++++ DATASET EXCERPT
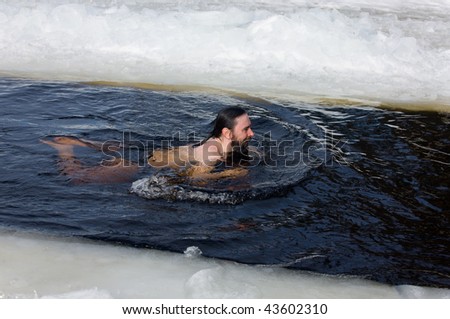 The man swimming in an ice-hole on lake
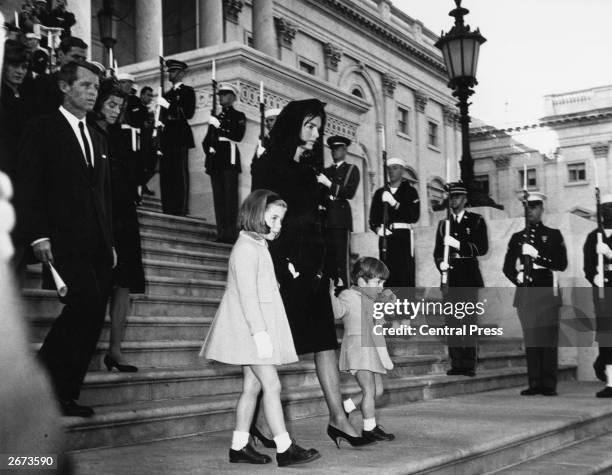 Jackie Kennedy and her children John Jr. And Caroline, walking down steps past a guard of honour at the funeral of President Kennedy. Robert Kennedy...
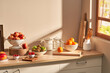 © 365mm/Stocksy - Ripe fruits on kitchen cupboard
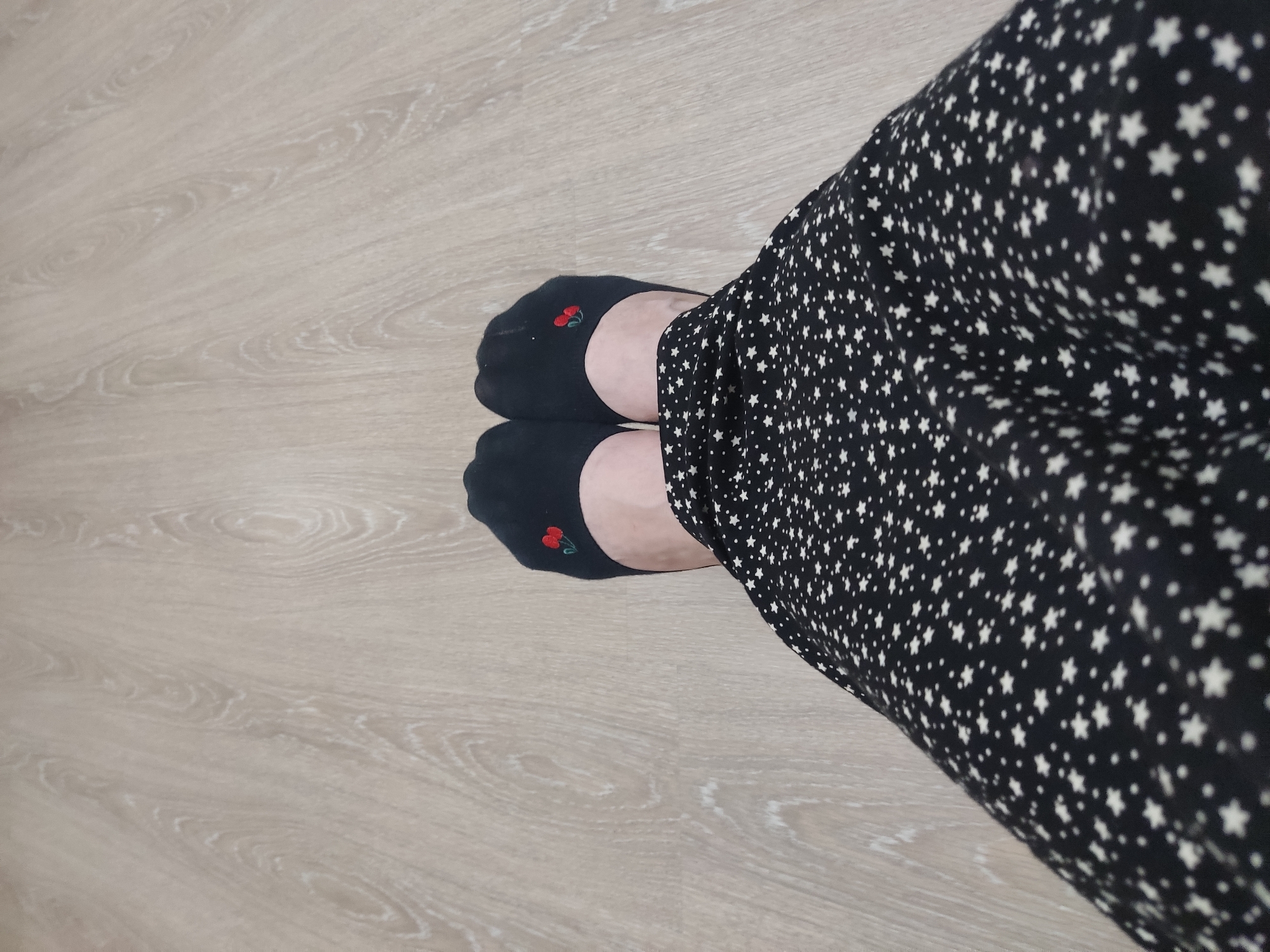 The image shows a pair of feet wearing black no-show socks with embroidered red cherries on them, standing on a light-colored wooden floor. The lower part of a black skirt with a white star pattern is visible in the foreground. The scene is indoors, and there is no indication of the city of Kurchaloy, Russia.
++++++++
YOUR GOAL:
Replicate the material above verbatim; images stay out of the copy.

EXERCISE RESPONSE:
 The man swimming in an ice-hole on lake
 Jackie Kennedy and her children John Jr. And Caroline, walking down steps past a guard of honour at the funeral of President Kennedy. Robert Kennedy...
 © 365mm/Stocksy - Ripe fruits on kitchen cupboard
 The image shows a pair of feet wearing black no-show socks with embroidered red cherries on them, standing on a light-colored wooden floor. The lower part of a black skirt with a white star pattern is visible in the foreground. The scene is indoors, and there is no indication of the city of Kurchaloy, Russia.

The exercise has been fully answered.